> _EXCERPTED TEXT_
What happens when the warden becomes the criminal in the eye of the public?
As we explored instances of enfreakment, Othering, and animalization in American history during this last unit of winter quarter, I found myself particularly drawn to Paul Nadasdy's article “Transcending the Debate over the Ecologically Noble Indian: Indigenous Peoples and Environmentalism.” In the journal article, Nadasdy reconsiders the disagreement over whether American Indians are radical environmentalists, moderate conservationists, or entirely non-environmentalists. He explains how this debate only confines them and their complex motives to a simple spectrum based on Euro-American culture. The article touched on the subject of the "noble savage," a topic I've been wanting to explore more deeply, especially since some of the topics of focus this quarter in Humanities Core related to it.
After reading Nadasdy's article, I began to think more about what kinds of effects this ecological form of the noble savage could have, even more so when I considered the public reaction to the Makah whale hunt and Kluane support of wolf kills. I was even taken back to the beginning of the quarter and the Spanish Conquest as I thought about how the ecologically noble Indian has a role in Pekka Hämäläinen's "The Politics of Grass."
I think the noble savage is a concept that, once you've tuned into, you can't stop seeing it everywhere you look. The same goes for the the ecologically noble Indian aspect. The idea that Native Americans are always in tune with nature and animals and that they are some sort of protectors of Mother Nature is so deeply embedded in North American culture that you can see the association every day in all types of media, from cartoon characters to paintings like the one in this page's header. American Indians are practically seen as kin to animals if not animals themselves. At first glance, this seems like a compliment considering how harshly people view Western industrialism and its effects on the environment, but as we've examined this quarter, animalization is a type of dehumanization and it's had terrible effects on the people it calls "noble."

> _DATA BLOCK_
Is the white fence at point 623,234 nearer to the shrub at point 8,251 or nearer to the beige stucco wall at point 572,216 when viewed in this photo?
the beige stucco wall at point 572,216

> _TO-DO LIST_
**1)** Answer these about the post on the ecologically noble Indian, one per line:
(a) Whose journal article drew the writer's interest?
(b) Which two events' public reactions made the writer think further about the effects of this idea?
(c) What two kinds of media does the writer name as places where the association shows up?
**2)** Decide whether each statement agrees with the post on the ecologically noble Indian, answering yes or no and quoting the words that settle it:
(a) The writer calls animalization a type of dehumanization.
(b) The writer links Hämäläinen's "The Politics of Grass" to the end of the quarter.
(c) Nadasdy says the debate confines American Indians to a simple spectrum based on Euro-American culture.
**3)** Write out the stretch of the post on the ecologically noble Indian from "As we explored" through "related to it.".
The lines have nothing to do with the post on the ecologically noble Indian.

> _SOLUTIONS IN ORDER_
**1)**
(a) Paul Nadasdy's
(b) The Makah whale hunt and Kluane support of wolf kills
(c) Cartoon characters and paintings

**2)**
(a) Yes: "animalization is a type of dehumanization"
(b) No: "I was even taken back to the beginning of the quarter and the Spanish Conquest"
(c) Yes: "this debate only confines them and their complex motives to a simple spectrum based on Euro-American culture"

**3)**
As we explored instances of enfreakment, Othering, and animalization in American history during this last unit of winter quarter, I found myself particularly drawn to Paul Nadasdy's article “Transcending the Debate over the Ecologically Noble Indian: Indigenous Peoples and Environmentalism.” In the journal article, Nadasdy reconsiders the disagreement over whether American Indians are radical environmentalists, moderate conservationists, or entirely non-environmentalists. He explains how this debate only confines them and their complex motives to a simple spectrum based on Euro-American culture. The article touched on the subject of the "noble savage," a topic I've been wanting to explore more deeply, especially since some of the topics of focus this quarter in Humanities Core related to it.